Que as figuras de proa do partido socialista sejam as únicas a censurar as interrupções aos ministros, mostra bem a amplitude da crise no sistema político: sabem perfeitamente que a contestação deixou de ser a um governo em particular para se estender a toda uma forma de organização e orquestração do poder. Porque na verdade os campos que esta crise opõe não são as diferentes expressões do poder que alternam na chefia do estado, mas um sistema podre e corrupto e um movimento que se tem vindo a constituir nas ruas. A «união das esquerdas» e a «sociedade civil» a que todos apelam tem vindo a ser construída quotidianamente em todas as manifestações e encontros dos últimos dois anos, num processo complexo e nem sempre fácil, em que as lutas começam a juntar aquilo que o capitalismo separou. Dos militantes de toda a vida aos putos com máscaras do Guy Fawkes, passando pelos estivadores, da avó sem medo ao feirante barulhento, passando pelos anarquistas de liceu há um partido invisível a pôr tudo e todos em causa.

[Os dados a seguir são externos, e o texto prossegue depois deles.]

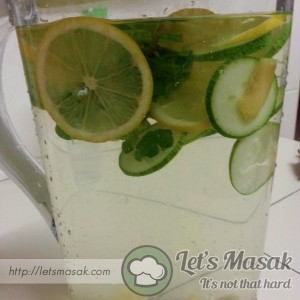 Detox Drinks With Cucumber, Lemon And Mints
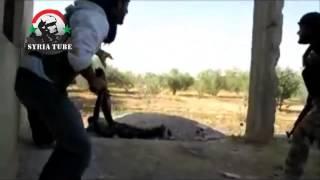 Siria - Francotirador da de Rebote a un Terrorista por culpa del Curioso Amigo - Septiembre 2013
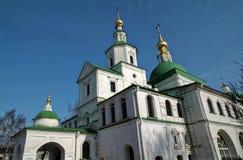 Una passeggiata attraverso il monastero Fotografie Stock Libere da Diritti
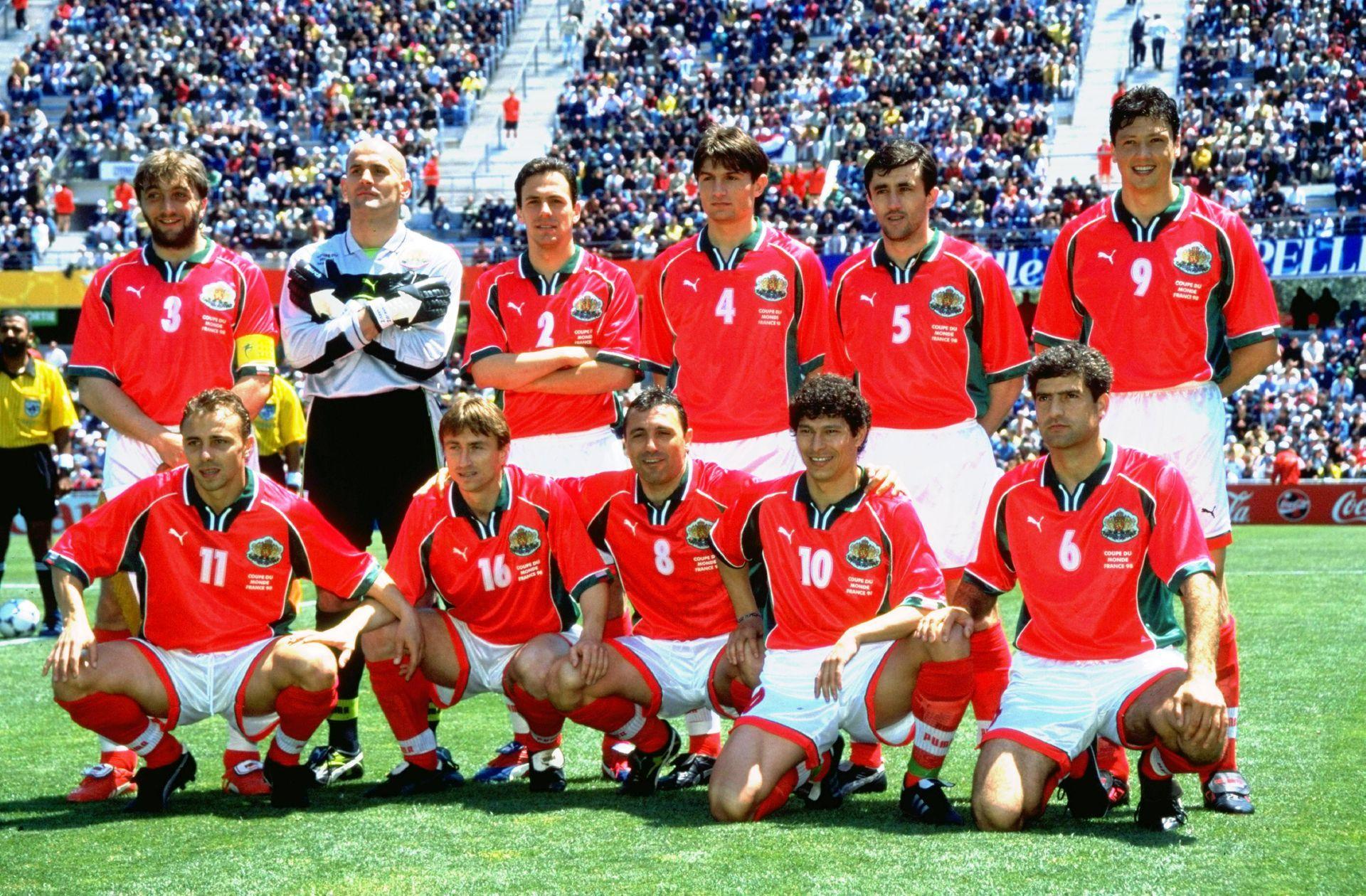 Съставът ни през 1998 г. преди първия мач срещу Парагвай.
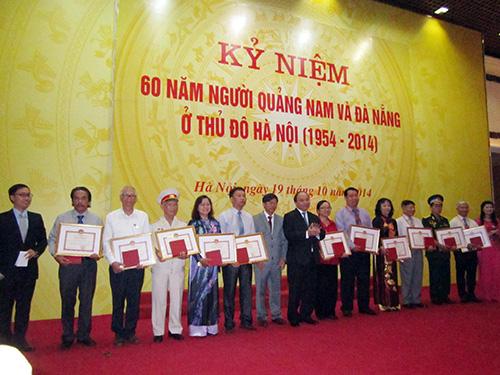 UBND tỉnh Quảng Nam tặng bằng khen cho các tập thể và cá nhân có đóng góp xuất sắc cho quê hương và hoạt động của Ban liên lạc đồng hương Quảng Nam tại Hà Nội. Ảnh: QUANG NGUYỄN
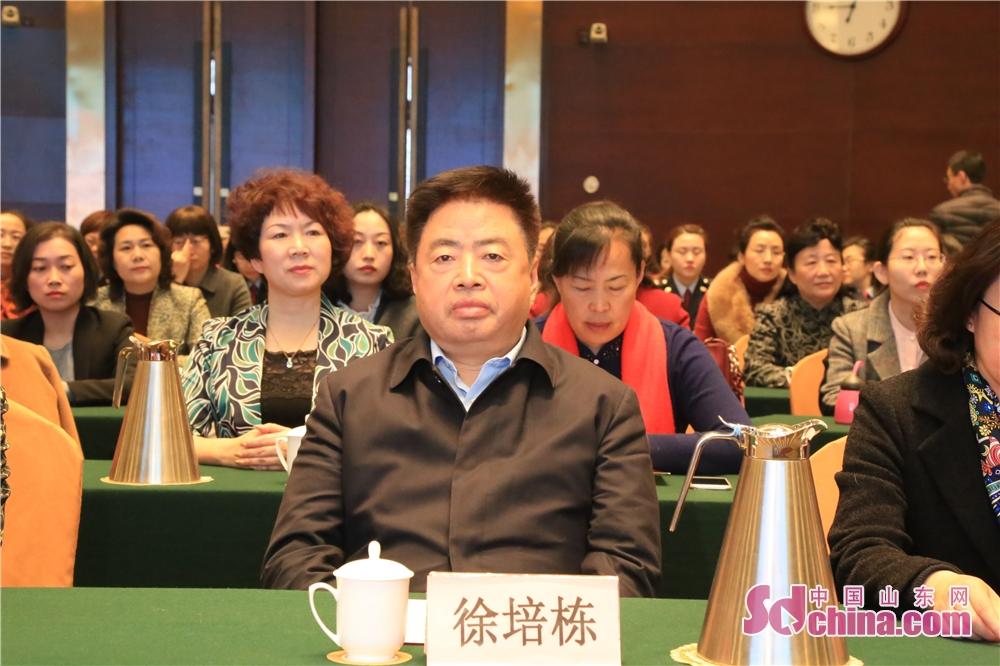 <br/>  淄博市政协副主席徐培栋。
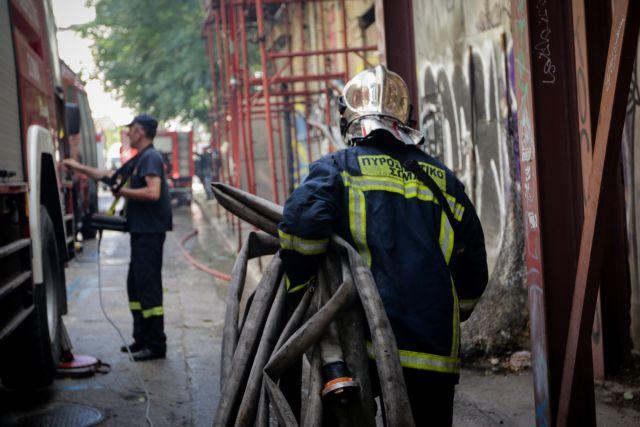 Υπό έλεγχο οι πυρκαγιές στη Νέα Μάκρη και στο κέντρο της Αθήνας   tovima.gr
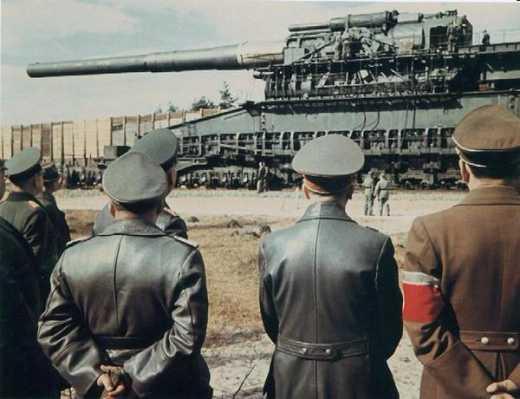 Анекдот дня. В. Путин с членами Правительства осматривает опытный образец нового танка Армата-2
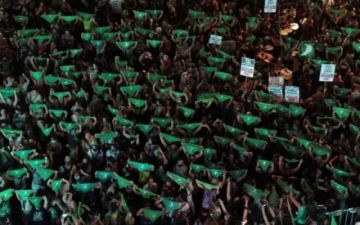 """""""Marea verde"""" en Argentina, una revolución feminista con el faro del aborto legal"""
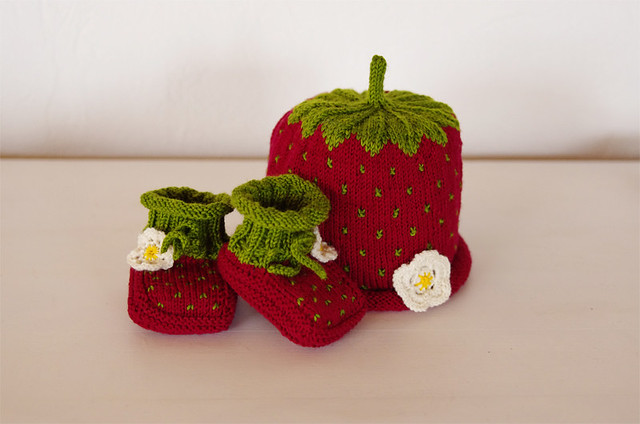 Pjusken's Strawberry Baby Booties und Drops Erdbeermütze in Wollmeise @frauvau.blogspot.de
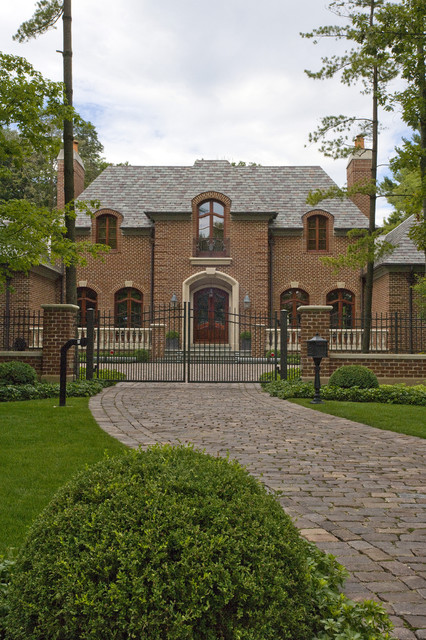 Granite Pavers Exterior Traditional with Arched Window Bluestone Brick1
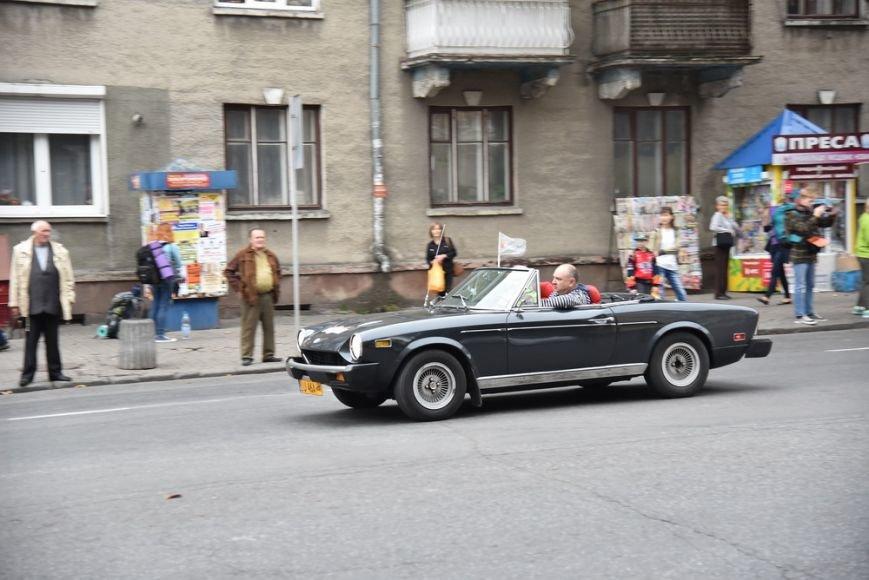 У Тернополі стартував автопробіг ретро-автомобілів (Фото), фото-2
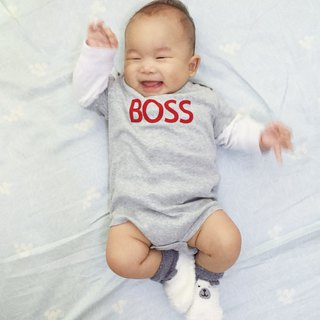 Boss! Organic cotton short sleeve bag fart gray red word sports wind baby infant birth month full moon newborns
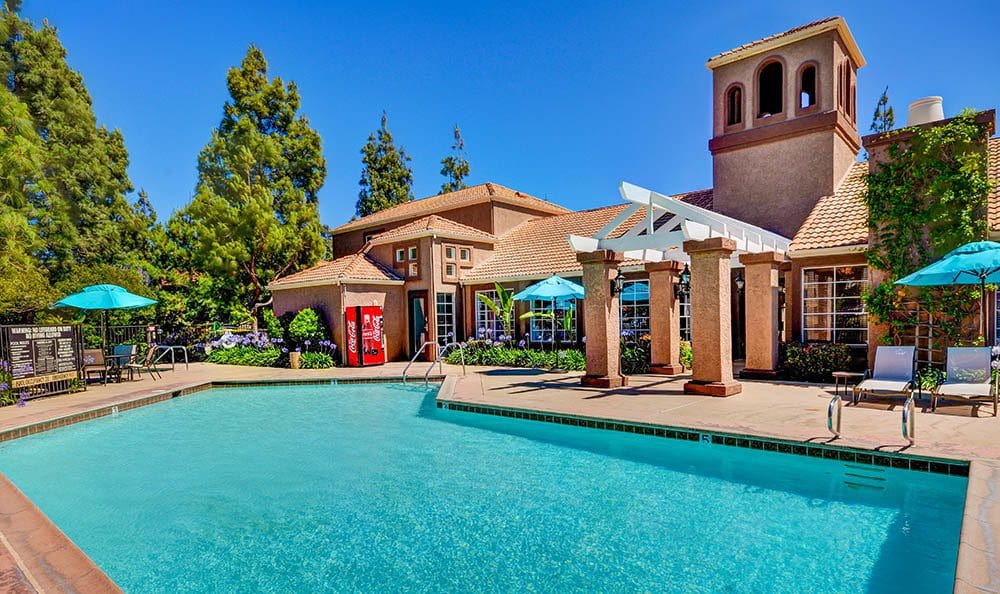 Pool at Sierra Del Oro Apartments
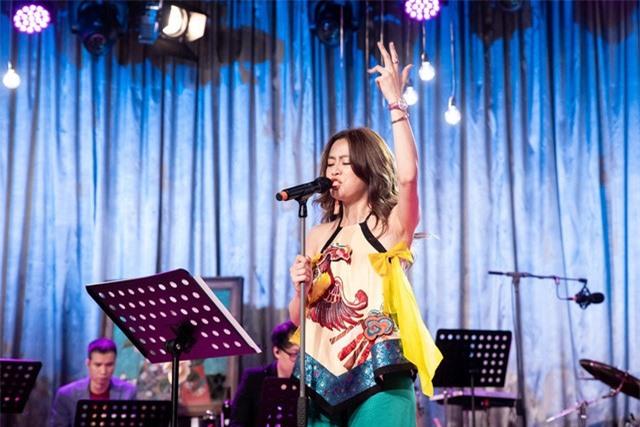 Hoàng Thùy Linh bị chê hát phô và chênh với ca khúc hit do Đông Nhi sáng tác cách đây 10 năm - Ảnh 1.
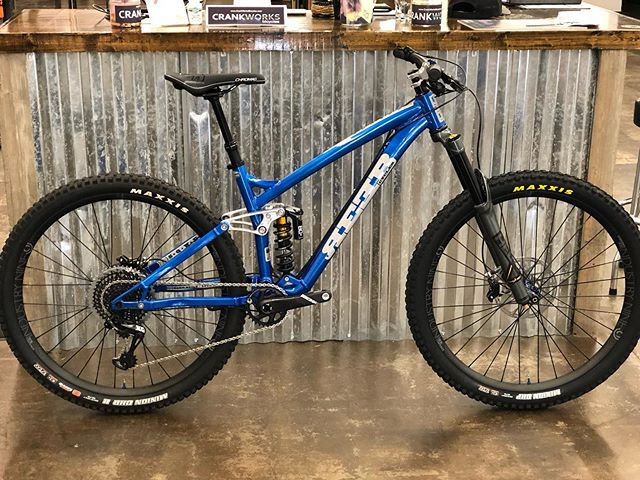 Another killer @reebcycles Sqweeb headed out into the wild. This one decked out in @canecreekusa @industry_nine @maxxistires @srammtb goodies. #crankworksbicycles #reebme #reebcycles #oskarblueswnc #sram #industrynine #canecreekhelm #newbikeday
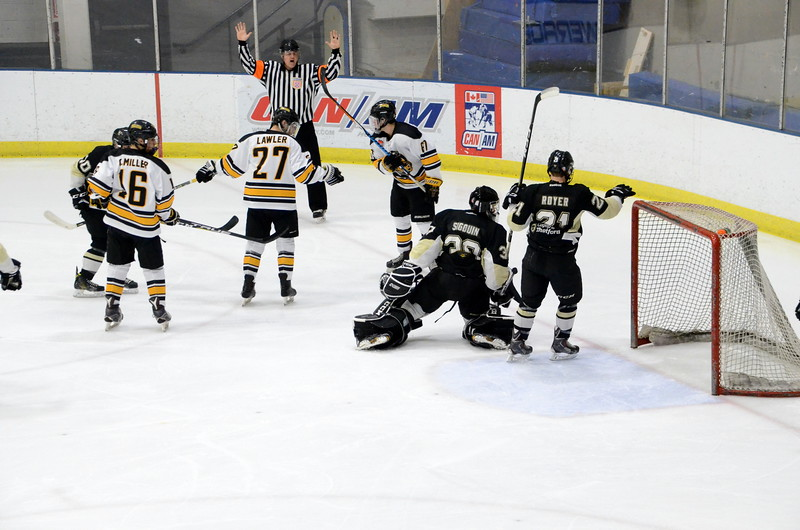 180112 Junior Bruins Hockey-015.JPG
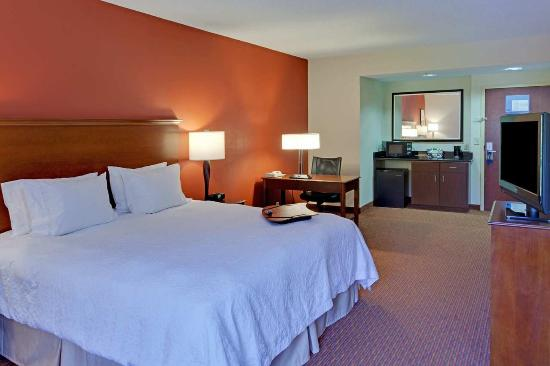 Fishersville, VA: Standard King Room
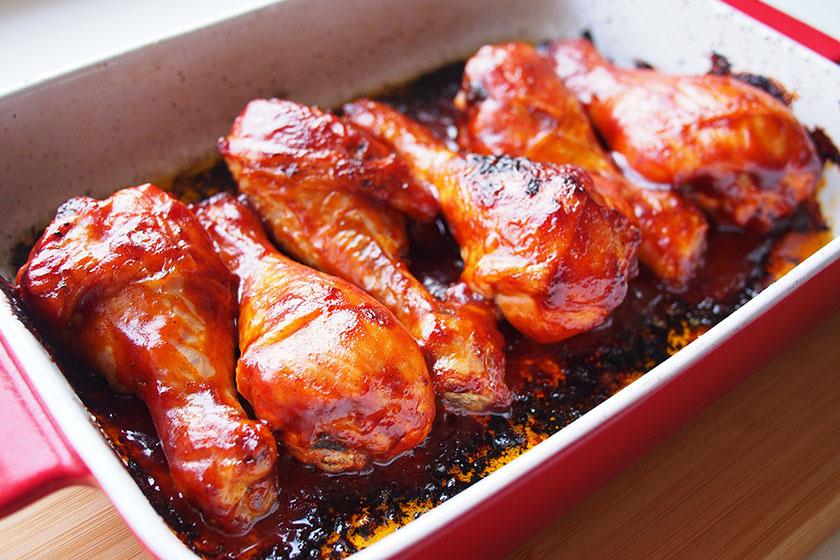 barbecue szószban sült csirkecomb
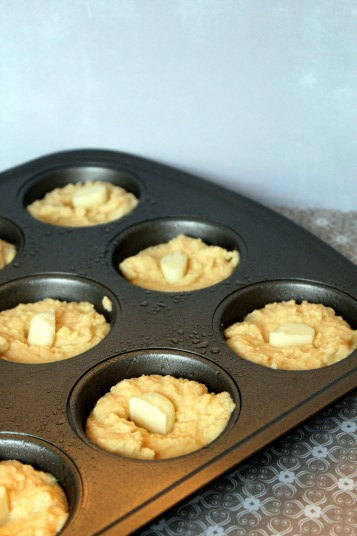 Low Carb Cheese stuffed muffins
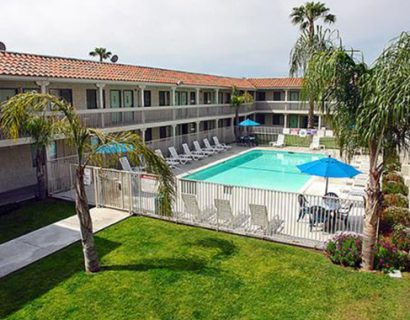 hotel-in-carlsbad-motel-6-downtown-carlsbad_1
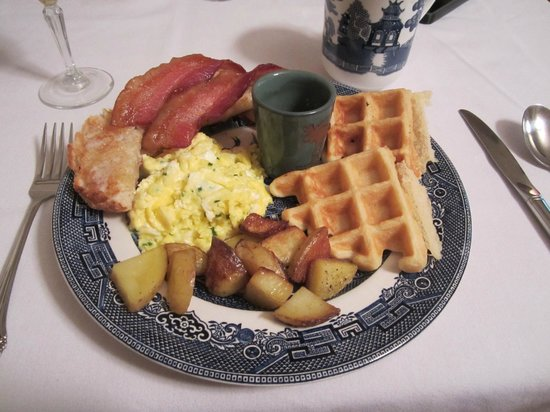 Red Elephant Inn Bed & Breakfast: Waffles, Potatos, Bacon, English Muffin and Eggs with Cream Cheese and Chives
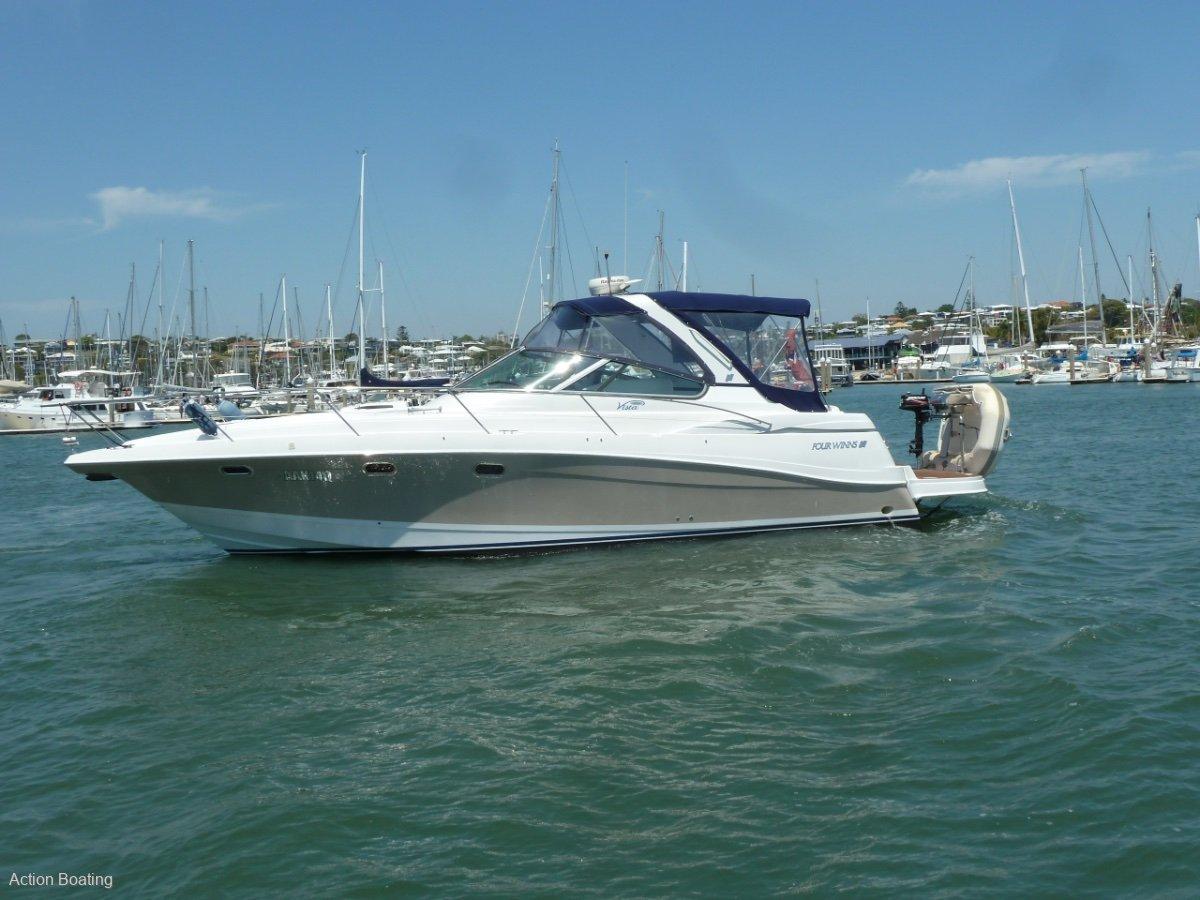 Four Winns Vista 378 Sports Cruiser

E é por aí que o governo deve cair. Torna-se cada vez mais claro que a degradação do executivo de Passos Coelho irá rapidamente dar lugar a um pacto de regime que assegure os interesses que governam o país e a exploração de grande parte da população e que o único modo de o evitar é fazer com que estas ruas, estes movimentos e esta dimensão colectiva que partilhamos volte a afirmar-se enquanto verdadeiro poder constituinte. A solução para a crise nas nossas vidas deverá ser a mesma que para a crise no sistema político: somos nós que temos que tomar as nossas vidas, e qualquer solução que não passe por uma reformulação deste «nós» numa dimensão de poder colectivo será apenas uma dança das cadeiras da qual estamos à partida excluídos. Que se torne óbvio que são eles que têm medo. Que se deixe de pedir e se passe a tomar posse. Que desta vez se faça realmente algo de extraordinário e, finalmente, como dizia o El Pais na semana passada, «Que se joda la troika».